According to published studies, there are three main ways of pollution for freshwater systems: Waste water discharged from wastewater treatment plants is the overflow of wastewater sewage during high rainfall events, and runoff from sludge applied to agricultural land. It is estimated that about 80% of microplastics in the oceans come from land-based sources and 18% from the aquaculture or fishing industries. According to Ziajahromi et al., Land-based sources include urban runoff and wastewater discharge from WWTPs.
According to the researchers, most of the microplastics coming from the inlet are removed in the primary treatment zones where solid stripping and sludge settling processes are applied. A study published in 2016 investigated wastewater discharges from triple and secondary plants in Southern California. The importance of understanding the fate and ways of microplastics is emphasized at every step of wastewater treatment plants. For samples collected at different points throughout the purification process, filtration is applied using a combined sieve stack with mesh size between 400 and 45 ile m to determine the presence of microplastics at each step. For triple plants, it has been observed that the wastewater discharge is not an important source of microplastics. On the other hand, microplastics were available for secondary waste and can contribute to the contamination of oceans and surface water.

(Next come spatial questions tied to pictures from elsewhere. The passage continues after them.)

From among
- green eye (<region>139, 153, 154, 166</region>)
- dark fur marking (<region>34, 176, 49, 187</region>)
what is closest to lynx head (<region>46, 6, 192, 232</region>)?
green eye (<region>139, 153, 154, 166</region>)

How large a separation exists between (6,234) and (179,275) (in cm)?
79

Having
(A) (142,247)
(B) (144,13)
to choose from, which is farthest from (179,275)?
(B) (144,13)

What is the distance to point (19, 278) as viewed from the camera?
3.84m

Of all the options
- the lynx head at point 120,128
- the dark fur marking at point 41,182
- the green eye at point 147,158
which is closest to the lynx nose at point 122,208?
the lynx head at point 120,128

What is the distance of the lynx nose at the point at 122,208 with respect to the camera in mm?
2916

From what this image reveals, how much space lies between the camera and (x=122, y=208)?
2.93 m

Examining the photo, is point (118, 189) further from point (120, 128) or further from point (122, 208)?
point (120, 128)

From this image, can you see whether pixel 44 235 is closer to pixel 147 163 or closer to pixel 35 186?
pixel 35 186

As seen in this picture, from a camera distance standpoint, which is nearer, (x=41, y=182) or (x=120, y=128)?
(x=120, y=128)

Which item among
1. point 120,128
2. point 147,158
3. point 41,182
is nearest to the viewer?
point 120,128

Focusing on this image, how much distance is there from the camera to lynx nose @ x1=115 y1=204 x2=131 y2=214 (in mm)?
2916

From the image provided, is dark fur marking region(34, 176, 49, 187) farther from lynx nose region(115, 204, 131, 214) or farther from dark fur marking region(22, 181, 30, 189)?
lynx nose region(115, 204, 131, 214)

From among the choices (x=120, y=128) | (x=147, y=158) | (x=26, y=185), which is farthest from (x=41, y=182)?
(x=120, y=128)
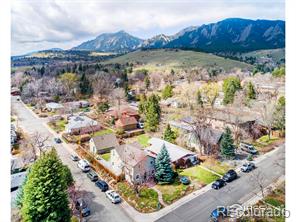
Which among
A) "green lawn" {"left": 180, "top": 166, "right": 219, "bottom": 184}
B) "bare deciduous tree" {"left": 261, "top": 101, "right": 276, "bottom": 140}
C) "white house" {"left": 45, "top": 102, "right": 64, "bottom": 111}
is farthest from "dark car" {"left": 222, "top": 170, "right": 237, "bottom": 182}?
"white house" {"left": 45, "top": 102, "right": 64, "bottom": 111}

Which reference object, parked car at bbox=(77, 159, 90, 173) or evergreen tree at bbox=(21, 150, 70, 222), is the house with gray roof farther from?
evergreen tree at bbox=(21, 150, 70, 222)

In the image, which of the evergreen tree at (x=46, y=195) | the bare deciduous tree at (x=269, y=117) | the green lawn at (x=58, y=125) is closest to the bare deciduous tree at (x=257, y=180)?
the bare deciduous tree at (x=269, y=117)

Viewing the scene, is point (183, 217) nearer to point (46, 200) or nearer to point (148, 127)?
point (46, 200)

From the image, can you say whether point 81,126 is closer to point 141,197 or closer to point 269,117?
point 141,197

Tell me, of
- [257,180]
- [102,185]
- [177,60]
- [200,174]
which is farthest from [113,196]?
[177,60]

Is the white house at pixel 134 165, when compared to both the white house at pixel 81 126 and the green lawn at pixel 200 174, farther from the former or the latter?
the white house at pixel 81 126
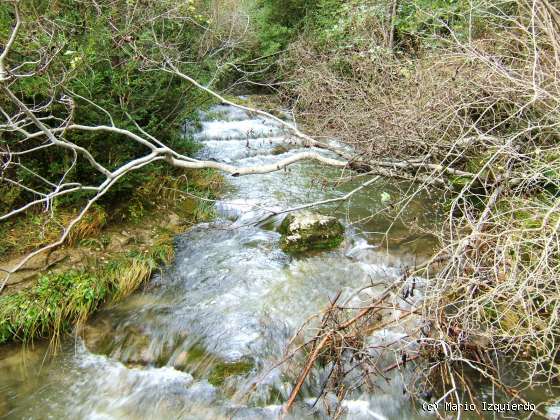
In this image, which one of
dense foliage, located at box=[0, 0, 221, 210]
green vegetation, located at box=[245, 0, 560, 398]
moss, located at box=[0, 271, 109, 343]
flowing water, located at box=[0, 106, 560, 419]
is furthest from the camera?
dense foliage, located at box=[0, 0, 221, 210]

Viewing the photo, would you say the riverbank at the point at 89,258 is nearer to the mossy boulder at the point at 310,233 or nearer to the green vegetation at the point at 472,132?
the mossy boulder at the point at 310,233

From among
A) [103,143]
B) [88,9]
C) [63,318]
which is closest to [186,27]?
[88,9]

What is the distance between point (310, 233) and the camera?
228 inches

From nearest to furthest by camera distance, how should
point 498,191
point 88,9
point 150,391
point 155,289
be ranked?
point 150,391
point 498,191
point 155,289
point 88,9

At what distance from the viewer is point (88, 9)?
5.38 metres

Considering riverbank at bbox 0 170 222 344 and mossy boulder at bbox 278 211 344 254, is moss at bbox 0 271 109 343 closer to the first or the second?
riverbank at bbox 0 170 222 344

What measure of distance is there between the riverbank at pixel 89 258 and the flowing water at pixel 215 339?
189mm

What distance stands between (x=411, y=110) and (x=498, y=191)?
1.58 meters

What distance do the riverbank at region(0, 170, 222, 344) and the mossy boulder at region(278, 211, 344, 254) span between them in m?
1.40

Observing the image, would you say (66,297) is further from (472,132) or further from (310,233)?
(472,132)

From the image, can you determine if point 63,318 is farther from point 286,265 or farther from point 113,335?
point 286,265

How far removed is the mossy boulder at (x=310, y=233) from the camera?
18.7ft

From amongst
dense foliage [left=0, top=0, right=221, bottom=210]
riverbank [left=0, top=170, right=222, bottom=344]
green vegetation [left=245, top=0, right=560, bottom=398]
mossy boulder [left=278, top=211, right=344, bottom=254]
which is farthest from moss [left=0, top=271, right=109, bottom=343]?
green vegetation [left=245, top=0, right=560, bottom=398]

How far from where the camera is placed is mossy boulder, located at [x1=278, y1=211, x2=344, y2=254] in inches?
225
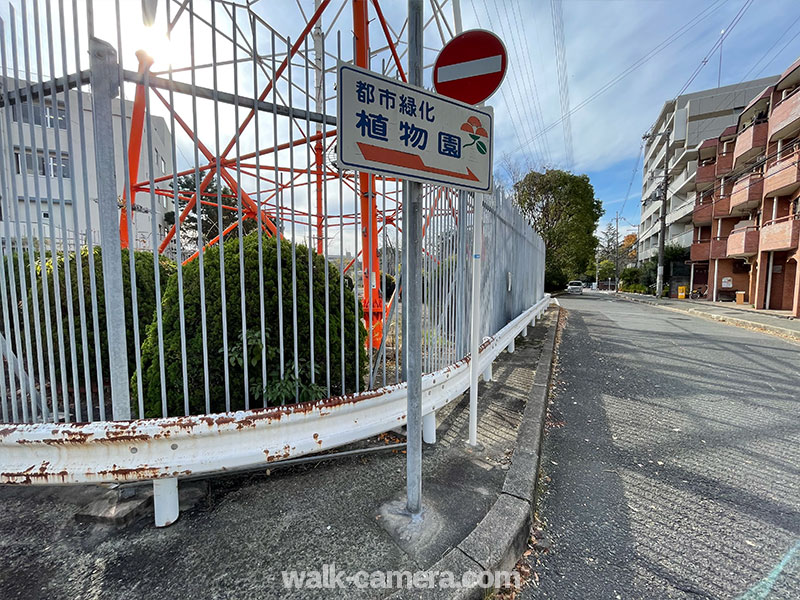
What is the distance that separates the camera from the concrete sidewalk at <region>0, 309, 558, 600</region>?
151 centimetres

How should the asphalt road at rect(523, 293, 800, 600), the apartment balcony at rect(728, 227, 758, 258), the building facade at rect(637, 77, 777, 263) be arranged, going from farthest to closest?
1. the building facade at rect(637, 77, 777, 263)
2. the apartment balcony at rect(728, 227, 758, 258)
3. the asphalt road at rect(523, 293, 800, 600)

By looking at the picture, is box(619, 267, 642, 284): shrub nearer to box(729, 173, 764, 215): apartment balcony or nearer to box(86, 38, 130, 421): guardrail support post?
box(729, 173, 764, 215): apartment balcony

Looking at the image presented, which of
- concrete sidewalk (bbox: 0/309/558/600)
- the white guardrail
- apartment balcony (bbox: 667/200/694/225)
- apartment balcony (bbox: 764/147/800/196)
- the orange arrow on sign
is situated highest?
apartment balcony (bbox: 667/200/694/225)

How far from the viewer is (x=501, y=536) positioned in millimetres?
1771

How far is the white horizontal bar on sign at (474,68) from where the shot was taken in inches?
83.5

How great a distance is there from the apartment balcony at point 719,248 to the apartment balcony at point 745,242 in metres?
2.13

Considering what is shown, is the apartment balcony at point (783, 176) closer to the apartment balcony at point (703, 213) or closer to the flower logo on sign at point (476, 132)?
the apartment balcony at point (703, 213)

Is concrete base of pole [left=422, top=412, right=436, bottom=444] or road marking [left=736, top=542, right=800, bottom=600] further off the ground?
concrete base of pole [left=422, top=412, right=436, bottom=444]

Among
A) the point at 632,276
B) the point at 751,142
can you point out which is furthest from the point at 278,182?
the point at 632,276

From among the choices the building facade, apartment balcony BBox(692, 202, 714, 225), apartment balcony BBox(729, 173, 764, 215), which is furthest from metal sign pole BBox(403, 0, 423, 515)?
the building facade

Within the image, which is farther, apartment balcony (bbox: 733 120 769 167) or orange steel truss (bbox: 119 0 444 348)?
apartment balcony (bbox: 733 120 769 167)

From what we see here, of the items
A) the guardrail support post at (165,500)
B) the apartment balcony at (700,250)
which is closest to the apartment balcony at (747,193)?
the apartment balcony at (700,250)

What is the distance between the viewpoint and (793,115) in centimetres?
1440

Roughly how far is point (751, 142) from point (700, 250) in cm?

Another study conducted by Ziajahromi in Australia investigated the composition of wastewater through primary, secondary and tertiary treatment. This study detected 0.28, 0.48 and 1.54 microplastics per liter in each respective process step. Dayachenko et al. Observed the presence of 0.09 particles per about 4 liters of waste, but this number could reach 0.64 particles in the peak flow of a WWTP in the USA using wet peroxide oxidation. Most of the particles were classified as secondary, and the presence of microbeads made up only 10% of the total.
Estahbanati and Fahrenfeld investigated the contribution of WWTPs to microplastic pollution in freshwater environment in the USA. In a study of the spatial distribution pattern of MMP in a Waste Water Treatment Plant, the main presence of secondary microplastics was observed during the treatment process, but noticed that the primary microplastics concentration increased downstream of the WWTP. According to Ziajahromi, although the number of particles does not appear to be very threatening, these numbers represent a huge amount of microplastics, given the enormous amount of water that is treated and discharged daily by these plants.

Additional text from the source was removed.